User-programmable infix operators in Racket

2017-08-12 ⦿ racket, hackett, macros

Lisps are not known for infix operators, quite the opposite; infix operators generally involve more syntax and parsing than Lispers are keen to support. However, in Hackett, all functions are curried, and variable-arity functions do not exist. Infix operators are almost necessary for that to be palatable, and though there are other reasons to want them, it may not be obvious how to support them without making the reader considerably more complex.

Fortunately, if we require users to syntactically specify where they wish to use infix expressions, support for infix operators is not only possible, but can support be done without modifying the stock #lang racket reader. Futhermore, the resulting technique makes it possible for fixity information to be specified locally in a way that cooperates nicely with the Racket macro system, allowing the parsing of infix expressions to be manipulated at compile-time by users’ macros.

Our mission

Before we embark, let’s clarify our goal. We want to support infix operators in Racket, of course, but that could mean a lot of different things! Let’s start with what we do want:

Infix operators should be user-extensible, not limited to a special set of built-in operators.
Furthermore, operators’ names should not be restricted to a separate “operator” character set. Any valid Lisp identifier should be usable as an infix operator.
We want to be able to support fixity/associativity annotations. Some operators should associate to the left, like subtraction, but others should associate to the right, like cons. This allows 5 - 1 - 2 to be parsed as (- (- 5 1) 2), but 5 :: 1 :: nil to be parsed as (:: 5 (:: 1 nil)).

These are nice goals, but we also won’t be too ambitious. In order to keep things simple and achievable, we’ll keep the following restrictions:

We will not permit infix expressions in arbitrary locations, since that would be impossible to parse given how we want to allow users to pick any names for operators they wish. Instead, infix expressions must be wrapped in curly braces, e.g. replacing (+ 1 2) with {1 + 2}.
Our implementation will not support any notion of operator precedence; all operators will have equal precedence, and it will be illegal to mix operators of different associativity in the same expression. Precedence is entirely possible to implement in theory, but it would be considerably more work, so this blog post does not include it.
All operators will be binary, and we will not support unary or mixfix operators. My intuition is that this technique should be able to be generalized to both of those things, but it would be considerably more complicated.

With those points in mind, what would the interface for our infix operator library look like for our users? Ideally, something like this:

#lang racket

(require (prefix-in racket/base/ racket/base)
         "infix.rkt")

(define-infix-operator - racket/base/- #:fixity left)
(define-infix-operator :: cons #:fixity right)

{{2 - 1} :: {10 - 3} :: '()}
; => '(1 7)

Let’s get started.

Implementing infix operators

Now that we know what we want, how do we get there? Well, there are a few pieces to this puzzle. We’ll need to solve a two main problems:

How do we “hook into” expressions wrapped with curly braces so that we can perform a desugaring pass?

Information shown ->
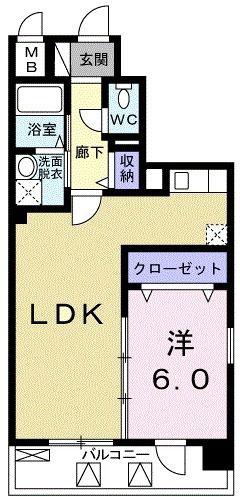 ル・コンフォール(1LDK/3階)の間取り写真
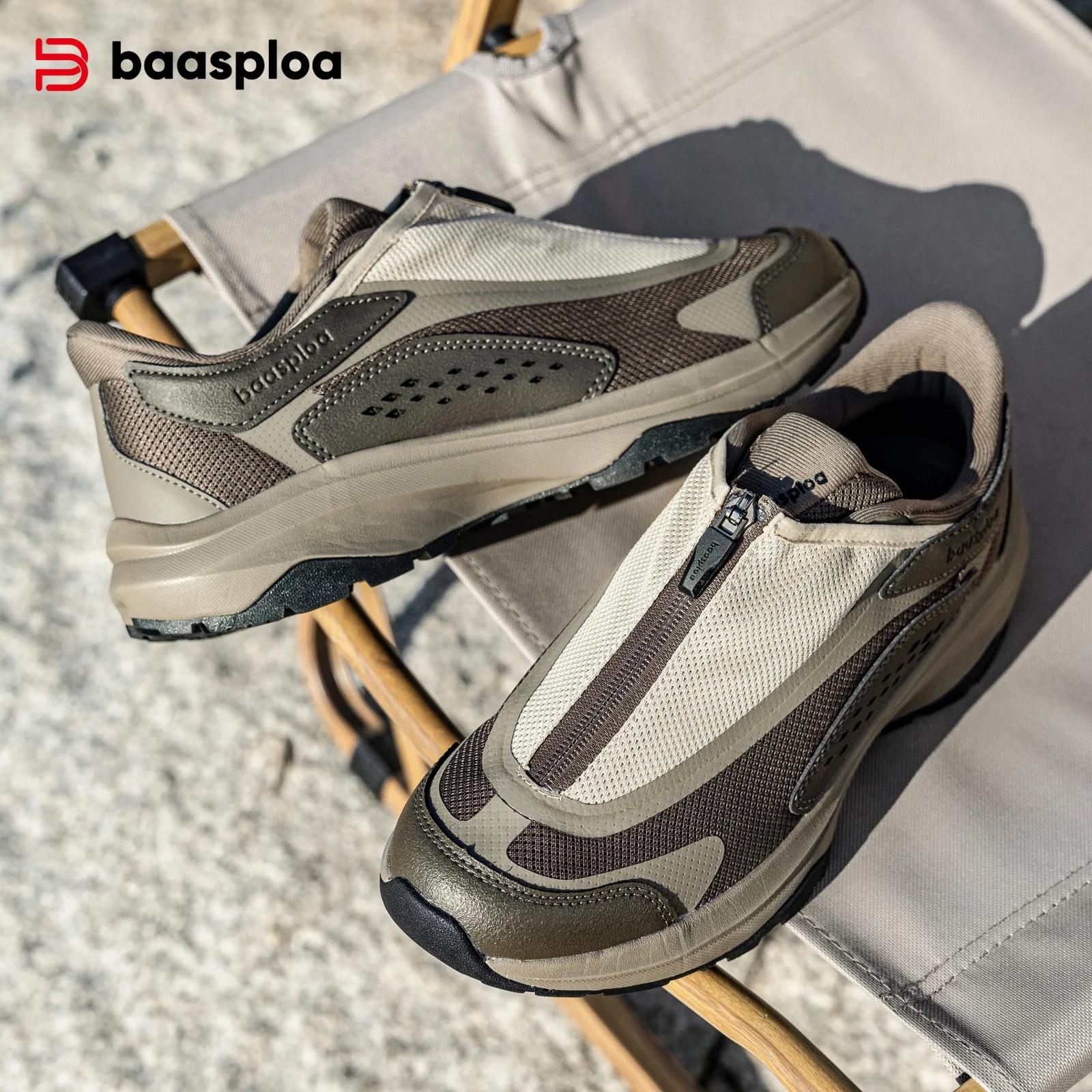Baasploa hommes chaussures de randonnée maille respirant extérieur baskets tout nouveau confort Trai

Activity ->
Rewrite the stretch of the post on infix operators in Racket from "Lisps are not" through "considerably more complex.", substituting "Lisp programmers" for "Lispers". The listing has no connection to the post on infix operators in Racket.

Answer box ->
Lisps are not known for infix operators, quite the opposite; infix operators generally involve more syntax and parsing than Lisp programmers are keen to support. However, in Hackett, all functions are curried, and variable-arity functions do not exist. Infix operators are almost necessary for that to be palatable, and though there are other reasons to want them, it may not be obvious how to support them without making the reader considerably more complex.